Llamativo y funcional, pero no estético. King sorprende con sus argumentos en favor de que se utilicen sus obras para el desarrollo de la IA. Considera que es contraproducente y, sobre todo, imposible. No tiene ningún objetivo lógico la prohibición si lo que se busca es que la IA sea capaz de crear mejores textos o, en diferentes términos, mejor arte.

Lectores antes que escritores. Tanto los seres humanos como, ahora, la IA deben leer antes que escribir. Para mejorar las capacidades de estas herramientas se necesita el consumo de obras a un nivel superior al humano debido a que carece de la creatividad propia de la humanidad. Esta característica es clave para crear.

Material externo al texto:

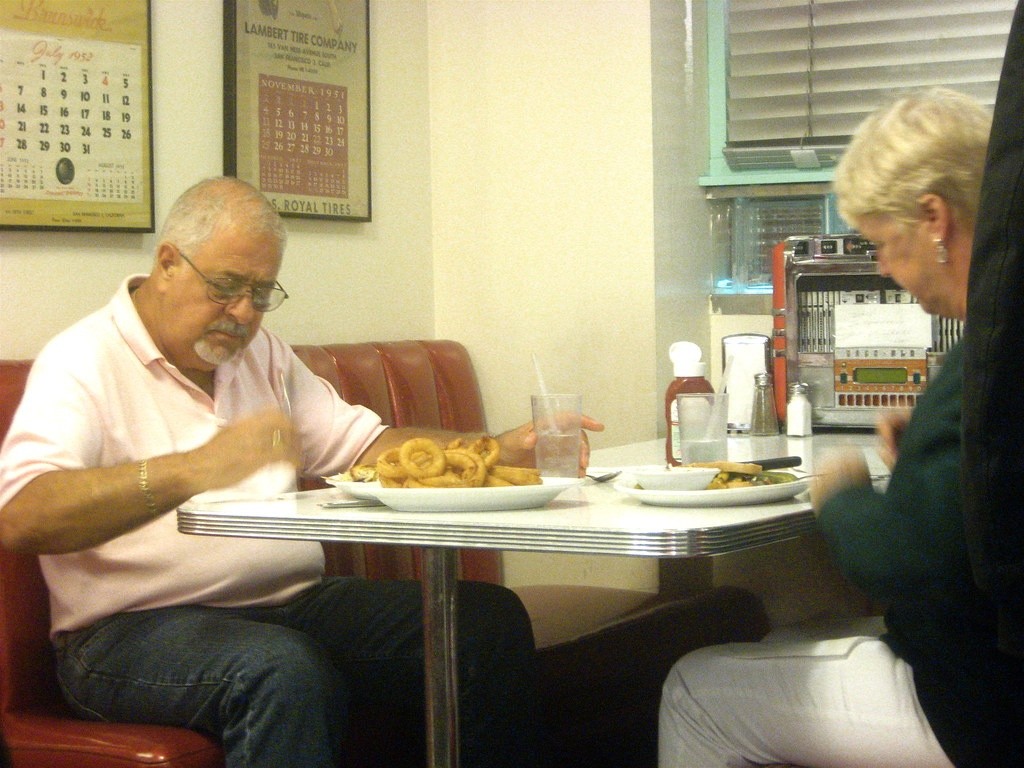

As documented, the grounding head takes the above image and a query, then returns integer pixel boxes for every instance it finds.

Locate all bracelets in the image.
[140,457,158,518]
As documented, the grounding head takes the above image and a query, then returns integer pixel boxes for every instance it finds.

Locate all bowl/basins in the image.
[627,469,720,491]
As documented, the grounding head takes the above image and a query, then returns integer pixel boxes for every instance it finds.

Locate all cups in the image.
[676,393,729,464]
[530,394,583,486]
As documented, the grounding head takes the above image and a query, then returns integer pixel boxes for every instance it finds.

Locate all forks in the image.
[584,471,622,482]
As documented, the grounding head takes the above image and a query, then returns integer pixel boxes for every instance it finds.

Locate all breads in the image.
[349,463,379,482]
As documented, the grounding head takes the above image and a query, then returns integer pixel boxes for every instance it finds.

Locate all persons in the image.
[0,176,605,768]
[961,3,1024,768]
[659,91,992,768]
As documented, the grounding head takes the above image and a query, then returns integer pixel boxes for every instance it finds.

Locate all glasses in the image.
[172,245,289,312]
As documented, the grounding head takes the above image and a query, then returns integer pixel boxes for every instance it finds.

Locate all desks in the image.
[176,428,893,768]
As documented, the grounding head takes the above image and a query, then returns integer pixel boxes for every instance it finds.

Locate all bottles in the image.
[750,373,779,437]
[787,383,812,437]
[666,362,715,467]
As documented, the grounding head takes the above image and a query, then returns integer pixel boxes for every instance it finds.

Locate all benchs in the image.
[0,340,655,768]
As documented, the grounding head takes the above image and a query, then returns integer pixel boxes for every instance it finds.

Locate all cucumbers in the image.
[754,471,797,484]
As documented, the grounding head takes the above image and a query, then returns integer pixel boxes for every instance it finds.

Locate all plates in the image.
[371,476,581,512]
[326,473,375,499]
[612,478,810,507]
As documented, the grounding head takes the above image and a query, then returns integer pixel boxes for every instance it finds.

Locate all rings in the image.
[272,429,281,447]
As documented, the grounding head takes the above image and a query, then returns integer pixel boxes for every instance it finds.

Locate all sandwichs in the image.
[687,460,763,490]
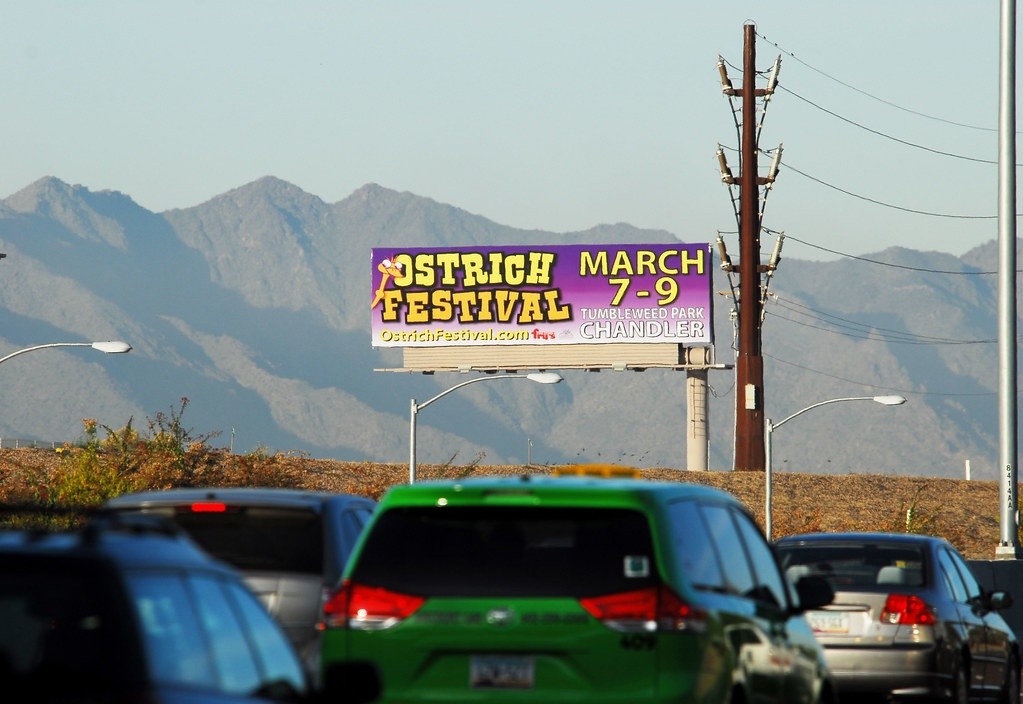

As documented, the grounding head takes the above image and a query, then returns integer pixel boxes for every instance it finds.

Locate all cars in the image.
[765,530,1023,703]
[89,490,378,669]
[307,473,841,704]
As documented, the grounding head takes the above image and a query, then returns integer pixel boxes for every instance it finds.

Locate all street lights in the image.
[403,372,566,484]
[765,394,906,540]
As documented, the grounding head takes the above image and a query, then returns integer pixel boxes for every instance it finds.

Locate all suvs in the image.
[0,500,312,704]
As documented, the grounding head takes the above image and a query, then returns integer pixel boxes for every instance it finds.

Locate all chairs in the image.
[877,566,905,584]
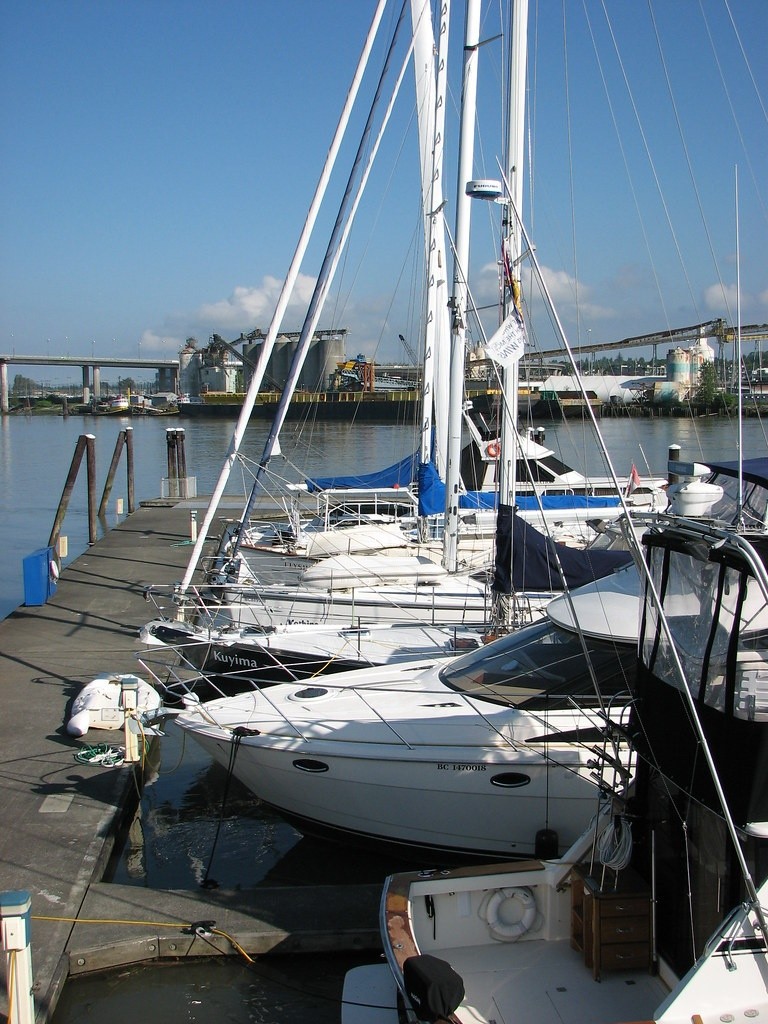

Stepehen King da la mano a la IA

El escritor de terror está yendo a contracorriente. La tendencia actual acerca de la IA es totalmente diferente, miles de escritores han alzado la voz demandando una retribución monetaria por la utilización de sus obras para entrenar los diferentes modelos de Inteligencia Artificial que llegan de la mano de OpenAI, Meta o Alphabet.

El actual debate todavía no tiene un bando ganador. Stephen King ha decidido establecerse a favor de la IA, aunque con ciertos matices, mientras que un gran número de escritores deciden estar en el bando contrario. Lo único que puede solucionar este problema es el lanzamiento de un libro escrito por una IA que de verdad tenga valor artístico.

Creatividad humana enfrentada con la producción funcional de la IA. El escritor concluye con que, hasta ahora, lo creado por la IA tiene un valor efímero basado en la sorpresa de haber sido producido por un conjunto de algoritmos y que, por fortuna, en caso de inspección resulta completamente vacío de significado y alma.